Namun yang paling menohok adalah, amalgam yang dikenal sebagai gigi perak ini sebenarnya hanya mengandung sekitar 35% perak, 13% timah, sejumlah kecil perungu, seng. Propirsi yang apling besar justru merkurinya, yakni sebesar 50%.

Bicara soal komposisi amalgam, Murray Vimy  seorang professor dari Departemen Kedokteran Universitas Calgary, Kanda mengatakan bahwa amalgam rata-rata memiliki massa merkuri sekitar 750-1000 mg dan seharusnya lebih pantas disebut sebagai ‘tambal merkuri’.

Merkuri

Merkuri dan Otak

Pada kurun waktu digunakannya, amalgam memiliki banyak sekali pro dan kontra. Tahun 1920-an koontroversi amalgam mengemuka setelah profesor kimi dari Jerman Dr. Alferd Stock mempublikasikan artikel dan buletin yang membidik tambal gigi. Tahun 1935, berdasarkan riset Stok membuktikan bahwa sebagian uap merkuri dari amalgam masuk ke hidung, diserap lendir, dan mengalir cepat menuju otak. Begitu masuk ke otak, merkuri beroksidasi ke dalam bentuk elementalnya.

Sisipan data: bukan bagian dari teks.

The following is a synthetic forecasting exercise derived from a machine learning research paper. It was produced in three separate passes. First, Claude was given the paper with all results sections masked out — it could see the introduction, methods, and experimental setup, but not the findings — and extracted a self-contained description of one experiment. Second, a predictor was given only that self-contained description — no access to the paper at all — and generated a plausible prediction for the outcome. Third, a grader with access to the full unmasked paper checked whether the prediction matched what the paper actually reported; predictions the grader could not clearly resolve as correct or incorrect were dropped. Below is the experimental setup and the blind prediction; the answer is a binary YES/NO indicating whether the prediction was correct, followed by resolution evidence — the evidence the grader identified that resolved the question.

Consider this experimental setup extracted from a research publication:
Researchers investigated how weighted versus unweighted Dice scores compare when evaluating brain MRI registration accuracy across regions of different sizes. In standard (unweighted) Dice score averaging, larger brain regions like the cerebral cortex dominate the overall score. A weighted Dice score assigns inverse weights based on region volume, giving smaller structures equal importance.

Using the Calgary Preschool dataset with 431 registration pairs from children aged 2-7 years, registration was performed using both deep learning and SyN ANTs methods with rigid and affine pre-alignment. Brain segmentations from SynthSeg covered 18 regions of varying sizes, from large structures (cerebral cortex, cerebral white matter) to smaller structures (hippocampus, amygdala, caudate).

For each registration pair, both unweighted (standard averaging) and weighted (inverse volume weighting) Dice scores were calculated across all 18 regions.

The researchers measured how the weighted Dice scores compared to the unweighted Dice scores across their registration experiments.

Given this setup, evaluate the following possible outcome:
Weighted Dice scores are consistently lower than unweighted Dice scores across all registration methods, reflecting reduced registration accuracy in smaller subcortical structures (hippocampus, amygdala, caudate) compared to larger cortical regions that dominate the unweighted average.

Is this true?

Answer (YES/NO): NO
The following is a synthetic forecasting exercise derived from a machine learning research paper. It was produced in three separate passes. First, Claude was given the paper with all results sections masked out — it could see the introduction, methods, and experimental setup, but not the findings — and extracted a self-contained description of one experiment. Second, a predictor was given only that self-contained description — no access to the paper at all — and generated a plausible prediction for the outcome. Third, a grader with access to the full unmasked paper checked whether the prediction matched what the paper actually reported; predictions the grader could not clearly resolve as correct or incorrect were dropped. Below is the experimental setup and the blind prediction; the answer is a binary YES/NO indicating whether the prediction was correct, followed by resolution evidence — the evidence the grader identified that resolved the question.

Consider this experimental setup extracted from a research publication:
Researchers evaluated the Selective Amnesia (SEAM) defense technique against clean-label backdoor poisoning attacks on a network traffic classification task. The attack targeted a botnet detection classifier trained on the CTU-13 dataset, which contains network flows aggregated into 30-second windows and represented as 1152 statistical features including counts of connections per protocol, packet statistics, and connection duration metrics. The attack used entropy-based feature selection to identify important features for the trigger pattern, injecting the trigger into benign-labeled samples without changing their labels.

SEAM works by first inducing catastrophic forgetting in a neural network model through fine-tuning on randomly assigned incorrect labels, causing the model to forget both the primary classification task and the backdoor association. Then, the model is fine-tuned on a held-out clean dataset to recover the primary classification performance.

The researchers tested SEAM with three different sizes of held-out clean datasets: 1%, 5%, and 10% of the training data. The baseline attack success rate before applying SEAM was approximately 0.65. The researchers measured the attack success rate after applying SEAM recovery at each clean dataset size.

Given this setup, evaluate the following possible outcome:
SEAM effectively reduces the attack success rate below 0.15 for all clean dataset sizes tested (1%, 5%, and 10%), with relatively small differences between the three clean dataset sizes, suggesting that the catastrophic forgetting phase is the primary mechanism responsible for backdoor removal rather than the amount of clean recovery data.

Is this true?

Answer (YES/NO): NO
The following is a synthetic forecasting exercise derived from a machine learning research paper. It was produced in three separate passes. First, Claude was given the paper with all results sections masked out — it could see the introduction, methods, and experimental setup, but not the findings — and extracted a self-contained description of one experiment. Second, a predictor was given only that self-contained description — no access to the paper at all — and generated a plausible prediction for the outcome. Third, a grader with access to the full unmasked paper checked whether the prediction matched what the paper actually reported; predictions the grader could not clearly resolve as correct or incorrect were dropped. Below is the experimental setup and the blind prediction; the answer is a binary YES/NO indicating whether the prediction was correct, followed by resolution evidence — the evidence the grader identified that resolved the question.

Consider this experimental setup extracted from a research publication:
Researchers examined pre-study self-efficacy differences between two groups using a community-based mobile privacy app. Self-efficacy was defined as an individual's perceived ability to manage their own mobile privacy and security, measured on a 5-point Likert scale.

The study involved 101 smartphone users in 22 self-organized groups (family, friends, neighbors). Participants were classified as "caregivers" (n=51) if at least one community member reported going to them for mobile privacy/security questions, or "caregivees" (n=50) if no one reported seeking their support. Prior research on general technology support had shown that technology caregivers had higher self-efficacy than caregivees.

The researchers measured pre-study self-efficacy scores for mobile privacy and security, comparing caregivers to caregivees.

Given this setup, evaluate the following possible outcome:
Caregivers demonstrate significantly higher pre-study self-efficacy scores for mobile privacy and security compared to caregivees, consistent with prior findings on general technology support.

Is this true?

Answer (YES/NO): YES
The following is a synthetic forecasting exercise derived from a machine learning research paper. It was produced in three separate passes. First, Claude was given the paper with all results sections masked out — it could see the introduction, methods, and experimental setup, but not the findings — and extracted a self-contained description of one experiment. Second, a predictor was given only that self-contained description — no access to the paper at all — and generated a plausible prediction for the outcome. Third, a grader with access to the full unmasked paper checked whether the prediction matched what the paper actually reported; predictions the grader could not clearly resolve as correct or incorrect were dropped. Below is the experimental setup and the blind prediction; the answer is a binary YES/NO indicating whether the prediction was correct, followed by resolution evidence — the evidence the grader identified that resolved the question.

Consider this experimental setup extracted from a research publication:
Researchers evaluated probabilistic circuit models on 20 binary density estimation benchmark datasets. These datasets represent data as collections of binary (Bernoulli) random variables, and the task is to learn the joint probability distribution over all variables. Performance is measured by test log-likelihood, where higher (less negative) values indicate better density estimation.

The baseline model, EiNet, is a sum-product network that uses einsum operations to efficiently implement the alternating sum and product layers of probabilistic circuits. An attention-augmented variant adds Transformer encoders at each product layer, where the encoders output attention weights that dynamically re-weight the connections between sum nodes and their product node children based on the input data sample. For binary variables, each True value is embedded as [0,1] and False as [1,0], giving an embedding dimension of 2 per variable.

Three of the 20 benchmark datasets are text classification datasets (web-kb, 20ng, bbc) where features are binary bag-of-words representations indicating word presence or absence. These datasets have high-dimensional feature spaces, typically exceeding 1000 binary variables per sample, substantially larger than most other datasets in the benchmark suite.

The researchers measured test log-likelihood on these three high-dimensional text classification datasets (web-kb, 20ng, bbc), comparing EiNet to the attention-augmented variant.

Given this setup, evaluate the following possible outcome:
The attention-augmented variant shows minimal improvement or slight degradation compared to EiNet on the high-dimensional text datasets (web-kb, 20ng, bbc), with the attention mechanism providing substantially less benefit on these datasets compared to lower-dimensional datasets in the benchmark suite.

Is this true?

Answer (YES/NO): YES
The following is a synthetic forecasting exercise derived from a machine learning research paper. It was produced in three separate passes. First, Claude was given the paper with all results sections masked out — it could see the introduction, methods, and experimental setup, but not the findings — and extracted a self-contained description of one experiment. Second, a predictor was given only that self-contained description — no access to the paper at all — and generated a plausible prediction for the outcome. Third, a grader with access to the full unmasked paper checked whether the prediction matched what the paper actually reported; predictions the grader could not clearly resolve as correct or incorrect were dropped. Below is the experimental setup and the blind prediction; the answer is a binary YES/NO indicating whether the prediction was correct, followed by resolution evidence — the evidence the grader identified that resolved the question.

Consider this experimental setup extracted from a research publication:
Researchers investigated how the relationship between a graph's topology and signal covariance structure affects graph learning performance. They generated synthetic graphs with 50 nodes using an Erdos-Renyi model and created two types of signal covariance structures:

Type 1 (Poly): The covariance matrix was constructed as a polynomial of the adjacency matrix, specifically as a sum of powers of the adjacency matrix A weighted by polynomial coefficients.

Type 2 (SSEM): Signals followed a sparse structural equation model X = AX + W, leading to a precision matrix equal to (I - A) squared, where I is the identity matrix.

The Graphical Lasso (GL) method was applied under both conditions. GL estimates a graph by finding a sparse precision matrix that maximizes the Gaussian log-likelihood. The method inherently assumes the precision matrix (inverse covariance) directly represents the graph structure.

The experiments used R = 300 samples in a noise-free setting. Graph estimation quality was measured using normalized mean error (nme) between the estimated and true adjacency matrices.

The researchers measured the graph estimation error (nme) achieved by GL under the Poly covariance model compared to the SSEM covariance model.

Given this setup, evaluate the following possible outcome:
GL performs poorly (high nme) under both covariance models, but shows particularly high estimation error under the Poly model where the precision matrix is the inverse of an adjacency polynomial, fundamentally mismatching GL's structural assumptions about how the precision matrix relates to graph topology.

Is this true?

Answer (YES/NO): YES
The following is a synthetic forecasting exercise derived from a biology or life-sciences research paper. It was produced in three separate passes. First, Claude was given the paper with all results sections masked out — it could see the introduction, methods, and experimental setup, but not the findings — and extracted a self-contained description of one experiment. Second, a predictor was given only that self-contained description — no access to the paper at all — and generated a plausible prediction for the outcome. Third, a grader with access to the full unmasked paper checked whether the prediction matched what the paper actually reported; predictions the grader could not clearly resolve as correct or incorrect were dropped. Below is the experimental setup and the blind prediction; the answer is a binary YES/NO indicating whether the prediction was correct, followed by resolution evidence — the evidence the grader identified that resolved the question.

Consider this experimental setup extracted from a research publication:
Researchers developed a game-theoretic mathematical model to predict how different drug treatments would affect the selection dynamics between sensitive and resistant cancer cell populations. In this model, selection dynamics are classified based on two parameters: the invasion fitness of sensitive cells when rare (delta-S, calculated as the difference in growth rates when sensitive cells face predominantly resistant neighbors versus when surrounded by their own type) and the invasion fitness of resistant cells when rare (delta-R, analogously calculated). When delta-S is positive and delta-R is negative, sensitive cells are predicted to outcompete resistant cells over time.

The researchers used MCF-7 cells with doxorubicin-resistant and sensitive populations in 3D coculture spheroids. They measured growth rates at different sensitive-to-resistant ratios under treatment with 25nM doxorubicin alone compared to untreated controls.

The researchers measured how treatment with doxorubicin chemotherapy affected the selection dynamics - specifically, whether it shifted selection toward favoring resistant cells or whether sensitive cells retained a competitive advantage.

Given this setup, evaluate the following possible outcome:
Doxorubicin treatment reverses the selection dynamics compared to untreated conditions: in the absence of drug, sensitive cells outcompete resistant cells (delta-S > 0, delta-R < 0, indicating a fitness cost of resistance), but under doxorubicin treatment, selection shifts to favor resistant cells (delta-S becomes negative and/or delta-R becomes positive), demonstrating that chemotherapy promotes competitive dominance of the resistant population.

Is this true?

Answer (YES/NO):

Berdasarkan penelitian, uap merkuri secara konstan keluar dari tambal gigi, terlebih jika kita melakukan aktivitas seperti mengunyah, sikat gigi, atau karena perubahan temperatur pada gigi seperti meminum cairan yang sifatnya panas. Setiap kali seseorang (dengan tambal amalgam) melakukan aktivitas tersbeut, kebocoran dan pengelupasan merkuri yang masuk ke dalam tubuh semakin memuncak.

Berdasarkan fakta ilmiah dan referensi, ada sekitar 13 dampak biologis dari merkuri yang kesemuanya bersifat membahayakan.

Amalgam, Sekarang….

Kini, popularitas amalgam telah menurun mengikuti data ilmiah tentang bahaya penggunaan merkuri dalam amalgam. Disisi lain, dari segi estetika, amalagam dianggap  kurang estetik. Orang-orang cenderung menyukai tambal gigi yang selaras degan warna giginya. Ditambah pernyataan dari organisasi kesehatan dunia (WHO) tentang bahaya merkuri dan perjanjian minamata membuat para praktisi semakin bergidik untuk menggunakannya sebagai tambal gigi. Apalagi beberapa pubilkasi ilmiah menyebut bahwa bahaya amalgam tidak hanya menyerang pasien, tapi juga dokter yang memasangkannya.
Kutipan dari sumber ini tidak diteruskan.